Quando satanás te levar ao topo do pináculo e disser: “Jogue-se
e Ele virá te salvar!”, temos que estar pronto para dizer: “Não! Estou fora, não
rivalizo com Deus, não tento a Deus, não coloco meu Senhor em uma ‘sinuca de
bico’”, e então dar meia volta e ir embora.
Todos os nossos apetites e necessidades devem estar confiados
na soberania de Deus. O parâmetro para a moderação de nossos apetites é a sua
lei. Todo apetite desordenado é pecado. É apetite de destruição. Me lembro de “Appetite
for Destruction”, um álbum de grande sucesso lançado em 1987 pela banda
norte-americana Guns N’Roses (ouvi muito na minha adolescência).
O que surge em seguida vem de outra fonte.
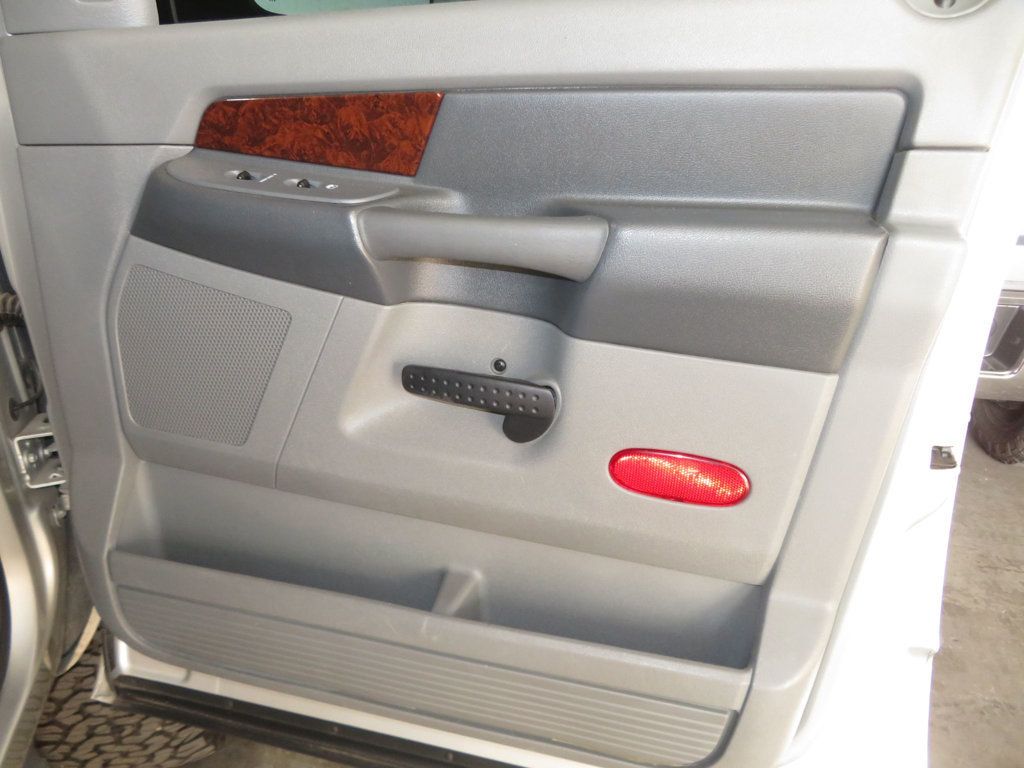 2008 Dodge Ram 1500 ARIZONA MEGACAB 1500 RAM LOW MILES LIFTED LOW MILES EXTRA CLEAN  - 22975940 - 32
Como toda banda de rock, o álbum trazia canções
que exaltavam o sexo, drogas e rock and roll (simbolizando, de certa forma, o
poder). Músicas como Paradise City (cidade paraíso) exaltam um lugar onde os
apetites desordenados são atendidos sem mensurar consequências. Ter vontades,
apetites, necessidades é natural para o ser humano, mas os mesmos devem seguir
os ensinamentos de Deus para que sejam atendidos de forma que não ocorra a
usurpação da nossa humanidade. Fora de Deus os nossos apetites são destrutivos,
destrói os outros e a nós mesmos. Destrói sem medir consequência. Destrói nos
levando para um caminho de morte, um caminho de “bestificação”.